私達が食事をとると血液中に含まれる糖分を表す血糖値は上昇し、時間がたつと下がります。この血糖値を下げるときに膵臓から出されるインスリンというホルモンが働きます。血糖値の7~8割は骨格筋(筋肉)の細胞内に取り込まれますが、インスリンは筋肉の細胞の内部にいる糖の輸送体(GLUT4:グルットフォー)に糖を取り込むように指示することで、食後に増加した余分な血液中の糖を主に筋肉の細胞内に取り込ませています。
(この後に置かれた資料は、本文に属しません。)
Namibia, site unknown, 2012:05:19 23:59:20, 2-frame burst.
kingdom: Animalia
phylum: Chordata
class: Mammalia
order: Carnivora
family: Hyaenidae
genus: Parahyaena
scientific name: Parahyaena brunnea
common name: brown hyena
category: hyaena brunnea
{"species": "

ところが、糖尿病の人やインスリンの働きが良くない人は、食後に上がった糖を筋肉にうまく取り込むことができないため、食後高血糖の状態につながります。また、肥満状態の人は、蓄えすぎた脂肪細胞がインスリンの働きを悪くする物質を出すことがわかっています。どちらの状態でも必要以上にインスリンを使うことになり、糖を体脂肪として蓄積させてしまうという悪循環につながるのです。
インスリンの働きをサポートするAMPK
近年、インスリン以外にも糖の輸送体に指示を出すことができるAMPKという酵素が注目されています。AMPKはインスリンと別の経路ではたらくため、インスリンの働きが良くない方に対しても有効です。糖尿病の予防や治療としても勧められる運動は、筋肉量を増やして基礎代謝を上げるとともに、運動という「刺激」がAMPKを活発にさせることで、糖の取り込みを高めるというはたらきを利用しています。また、AMPKは運動以外の方法でも活発にすることができるため、「運動模倣薬」とも呼ばれています。